An experimental collage of actual collages, fiction, poems, sound, and animations that reflects upon the surrealism of change in Shanghainese communities. Can be read as hypertext literature. Inspired by the pre-Surrealists and Surrealists. See code here.
There are plenty of odd things in Shanghai. During the pandemic they were the grassy green walls and white hazmat suits and the identical square stations that dotted every corner of every street, where you could have your saliva samples taken in a few seconds. About two years ago, as the pandemic was winding down, I was crossing an overpass when I saw a large red tow-truck clattering past, towing something that was too small and too regular-shaped to be a car. It took a moment, but before the object went out of view entirely I realized that it was precisely one of those plastic-looking pandemic-era testing stations, speeding swiftly away toward a blue sky that promised the ultimate vanishing.
As I looked at that beautiful blue sky – and it was such a lovely autumn day – I had the sudden thought that it was all too easy to pretend that nothing had happened at all, that the pandemic had been another fever dream, something concocted out of the stuff of our collective imagination. It was almost mythical. Then I thought about how many other myths there are in Shanghai – myths from different eras, destroyed and broken down after different watershed moments in the city’s history. The residues of these pandemics remain, scattered and slathered between the shiny steel and new glass panes that would much prefer to reflect them into oblivion. They are evident in the naked concrete skeletons of buildings that have been standing like unfinished sketches for half a decade, the staircases that never lead anywhere but into the river, old facades that stand one-inch thick, like paper-thin memorials to the buildings that used to be attached to their back. I can go on in this vein, about sign boards and barren land and creaky bridges no one uses anymore, but the point is that they are all ruins now. Ruins without history. Or at least, without history that we remember.
That was the idea that stuck with me the most when I read Walter Benjamin, “Everything comes into the world as a ruin.” I had read something similar somewhere else, I remembered, when I was trying to decipher the Surrealist artist Max Ernst’s enigmatic collage book, “The Hundred Headless Woman”. Ernst took cut-outs from Victorian prints, pieced them together in bizarre fashions, and then labeled them with even stranger aphorisms. In his preface, Andre Breton exalted the free-associative power we possess in dreams, and drew a parallel to the act of assigning old drawings new meanings and new stories – or as I’ve come to call it, re-storification.

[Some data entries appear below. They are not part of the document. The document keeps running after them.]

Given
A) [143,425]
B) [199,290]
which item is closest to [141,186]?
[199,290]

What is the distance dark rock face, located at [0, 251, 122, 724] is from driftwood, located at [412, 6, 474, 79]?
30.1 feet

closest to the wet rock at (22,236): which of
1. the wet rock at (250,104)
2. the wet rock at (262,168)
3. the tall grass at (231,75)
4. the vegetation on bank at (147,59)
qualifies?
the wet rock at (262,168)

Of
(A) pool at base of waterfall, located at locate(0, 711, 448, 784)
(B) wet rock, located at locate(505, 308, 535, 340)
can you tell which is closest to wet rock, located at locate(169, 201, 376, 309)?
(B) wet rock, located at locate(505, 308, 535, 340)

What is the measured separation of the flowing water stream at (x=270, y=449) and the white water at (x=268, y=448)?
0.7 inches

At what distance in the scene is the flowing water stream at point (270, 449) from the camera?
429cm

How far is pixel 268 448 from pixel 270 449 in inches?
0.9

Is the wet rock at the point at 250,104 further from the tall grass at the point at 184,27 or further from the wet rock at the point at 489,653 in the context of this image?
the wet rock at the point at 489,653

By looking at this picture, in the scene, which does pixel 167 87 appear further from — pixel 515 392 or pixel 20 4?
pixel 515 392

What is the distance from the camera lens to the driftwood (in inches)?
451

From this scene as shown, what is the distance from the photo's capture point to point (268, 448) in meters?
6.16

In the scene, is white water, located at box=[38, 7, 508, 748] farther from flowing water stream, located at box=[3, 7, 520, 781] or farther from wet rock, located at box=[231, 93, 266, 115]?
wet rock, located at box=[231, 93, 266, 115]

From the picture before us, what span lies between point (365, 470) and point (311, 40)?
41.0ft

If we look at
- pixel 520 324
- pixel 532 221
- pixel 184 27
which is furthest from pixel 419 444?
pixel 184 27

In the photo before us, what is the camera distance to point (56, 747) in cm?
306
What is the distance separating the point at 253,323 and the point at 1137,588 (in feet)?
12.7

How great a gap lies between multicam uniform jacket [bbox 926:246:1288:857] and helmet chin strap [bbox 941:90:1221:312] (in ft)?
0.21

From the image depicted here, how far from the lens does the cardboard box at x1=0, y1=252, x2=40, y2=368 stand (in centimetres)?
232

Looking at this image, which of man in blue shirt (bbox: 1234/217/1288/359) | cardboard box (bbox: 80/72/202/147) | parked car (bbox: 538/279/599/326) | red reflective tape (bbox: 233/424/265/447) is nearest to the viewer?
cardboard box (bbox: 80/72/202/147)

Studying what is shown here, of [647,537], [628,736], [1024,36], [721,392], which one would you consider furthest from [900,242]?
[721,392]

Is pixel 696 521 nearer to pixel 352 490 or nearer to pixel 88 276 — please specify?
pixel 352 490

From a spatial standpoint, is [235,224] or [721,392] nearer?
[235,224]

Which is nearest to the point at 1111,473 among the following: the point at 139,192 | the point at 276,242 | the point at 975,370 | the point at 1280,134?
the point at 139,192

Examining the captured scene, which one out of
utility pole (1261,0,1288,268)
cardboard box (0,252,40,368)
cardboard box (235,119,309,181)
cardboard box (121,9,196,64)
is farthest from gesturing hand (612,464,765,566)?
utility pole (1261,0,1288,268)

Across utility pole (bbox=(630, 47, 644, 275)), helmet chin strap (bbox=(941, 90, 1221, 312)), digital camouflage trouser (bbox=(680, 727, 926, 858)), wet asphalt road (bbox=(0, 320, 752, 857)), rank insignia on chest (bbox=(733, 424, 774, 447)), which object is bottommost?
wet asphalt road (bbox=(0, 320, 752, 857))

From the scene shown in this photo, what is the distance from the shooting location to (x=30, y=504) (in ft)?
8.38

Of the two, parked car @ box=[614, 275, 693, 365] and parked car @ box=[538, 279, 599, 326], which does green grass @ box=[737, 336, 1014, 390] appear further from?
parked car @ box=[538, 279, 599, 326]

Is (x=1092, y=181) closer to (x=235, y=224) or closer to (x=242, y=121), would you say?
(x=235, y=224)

What is this re-storification in 21st century Shanghai? A tool of propaganda, most likely. An act of covering up and bending into new shape what cannot be so easily covered up. It’s the red tow-truck that pulls away every single covid testing station without a notice. I do not mourn the testing stations. I mourn the history we shall never see in print, never see memorialized, never see reflected upon, written about, disseminated, discussed. I mourn the transference of what belonged to the public sphere to shuttered private spaces that have soon become like dreams, in which we must take astonishing leaps of the imagination in order to reach the right conclusions. I mourn these conclusions themselves, for in a couple of years we may not reach them at all. Already we have lost the conclusions we drew about a past era, all these old alleyways and apartment blocks and their residents, the debate we had over the ethics of forced relocation and radical modernization. A new story has entered our conscience, but it’s not authored by individuals, artists, writers, as Andre Breton and Max Ernst no doubt hoped for – perhaps it never has been.
I don’t think this re-storification only goes on in Shanghai. But we must all start from somewhere, and I’ve lived in Shanghai all my life. Its storied streets hold the stories of my own childhood. And if I had to fashion a new ghost that the gods would make haunt these very streets with the persistence of nostalgia, I would fashion it out of street signs and gutters and balconies and people I know. My ghost is a ghost of subversion. He never vanishes, unlike the bricks and concrete and even the testing stations under literal and metaphorical bulldozers. But he is just as strange, perhaps even stranger, because he embodies all the surrealism, unreality, paradoxes, and enigmas of these times we live in.
And because ghosts aren’t real – aren’t they? – I decided to have a little fun after all while creating the collages and fictional narratives. The Surrealists never said that freeing one’s imagination and inventing new meanings weren’t fun. That old melancholic Walter Benjamin wrote of Baudelaire’s city-strolling flaneur, “No matter what trail the flaneur may follow, every one of them will lead him to a crime.” Indeed, this is the truth of our modern cities. They teem with crime, and the one who walks them conscientiously must himself be a criminal. Had I attempted to follow that tow-truck to its curious end, I would no doubt have been designated a legal criminal. That is the thrill of the chase. Ladies and gentlemen, the game is afoot.